As the Los Angeles Times noted, the Japanese Consul in Detroit published an alert that said Japanese nationals "should be aware of the potential for gunfire incidents everywhere in the United States," which it described as "a gun society."
France, New Zealand and Germany previously have issued similar announcements after other mass shootings.
Perception is reality — and clearly more countries see America's mass shootings no differently than travel warnings about terrorism. Really, are they?
Investigations show these two mass shooters were steeped in the divisive and polarizing rhetoric all too common to today's national political dialog.
El Paso shooting suspect Patrick Crusius posted a manifesto that, while extreme and insane, also has clear parallels to the despicable and disparaging themes President Trump routinely uses regarding immigrants and others amid his championing nativism — and his own re-election.
News reports about Betts in Dayton show his recent support for extreme leftist positions and a combination of support and impatience with various front-running Democratic presidential candidates.

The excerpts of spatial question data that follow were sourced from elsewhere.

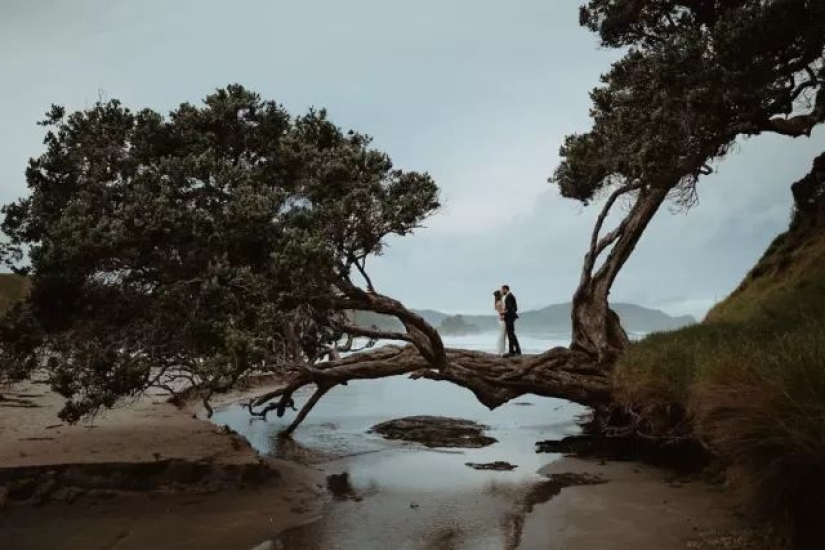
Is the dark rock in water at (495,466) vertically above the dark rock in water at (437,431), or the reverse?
the dark rock in water at (437,431)

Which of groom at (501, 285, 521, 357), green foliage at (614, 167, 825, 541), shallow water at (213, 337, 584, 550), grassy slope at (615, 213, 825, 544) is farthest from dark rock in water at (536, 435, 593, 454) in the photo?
grassy slope at (615, 213, 825, 544)

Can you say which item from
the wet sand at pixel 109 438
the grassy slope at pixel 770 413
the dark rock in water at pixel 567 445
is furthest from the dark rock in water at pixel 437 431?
the grassy slope at pixel 770 413

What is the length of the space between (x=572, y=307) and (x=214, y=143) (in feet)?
39.0

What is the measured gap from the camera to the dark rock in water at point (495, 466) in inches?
585

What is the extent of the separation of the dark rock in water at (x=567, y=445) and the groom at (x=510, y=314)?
3.43 metres

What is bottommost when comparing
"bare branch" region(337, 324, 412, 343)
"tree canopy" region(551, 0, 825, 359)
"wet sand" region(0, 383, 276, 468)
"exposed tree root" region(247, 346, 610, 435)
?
"wet sand" region(0, 383, 276, 468)

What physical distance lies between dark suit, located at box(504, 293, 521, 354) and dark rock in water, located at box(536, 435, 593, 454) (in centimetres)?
343

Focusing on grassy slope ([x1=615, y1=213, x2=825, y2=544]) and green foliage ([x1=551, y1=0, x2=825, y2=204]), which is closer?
grassy slope ([x1=615, y1=213, x2=825, y2=544])

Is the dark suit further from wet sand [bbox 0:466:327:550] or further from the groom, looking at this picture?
wet sand [bbox 0:466:327:550]

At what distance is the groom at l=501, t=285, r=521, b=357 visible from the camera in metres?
20.8

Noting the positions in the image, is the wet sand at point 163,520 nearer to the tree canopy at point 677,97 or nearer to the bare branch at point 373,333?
the bare branch at point 373,333

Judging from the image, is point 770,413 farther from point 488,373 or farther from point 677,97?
point 488,373

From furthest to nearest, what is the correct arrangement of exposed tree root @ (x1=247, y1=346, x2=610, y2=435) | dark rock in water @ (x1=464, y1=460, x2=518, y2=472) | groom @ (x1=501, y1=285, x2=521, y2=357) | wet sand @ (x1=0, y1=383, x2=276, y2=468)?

The point is not whether these shooters were politically red or blue. Rather, it's that the polarizing rhetoric of today's politics — shouted the loudest and most often by Trump — clearly influenced two already-extremist young men.
Laws and lawmakers
By now, common-sense Americans know reducing mass shootings is a daunting, nation-defining problem. It's not just about guns, just about mental health, just about background checks, or just about ...———————— (fill in the blank.)
Like any complex challenge, the solution must involve changing many factors. Yet too many of the special interests on all sides are again declaring — through the elected officials they, ahem, support— that they will not compromise.
Until those elected officials either lose their financial support or are replaced with more open-minded candidates, these important first steps on multiple fronts will not happen:
— Require background checks for all gun purchases online and at gun shows.
— Do more to regulate high-capacity weapons. Think intense background checks, mandatory training and even liability insurance.
— Ramp up resources for the Bureau of Alcohol, Tobacco and Firearms so that gun sellers are reviewed more often and with more scrutiny.
— Allow local and state governments more latitude in regulating firearms.
— Fully fund comprehensive mental health care. There is no denying that more resources for mental health care could help prevent mass shootings.
The solutions are multi-faceted — and far from extreme. Now, if we could just the say the same about the politicians elected to adopt them.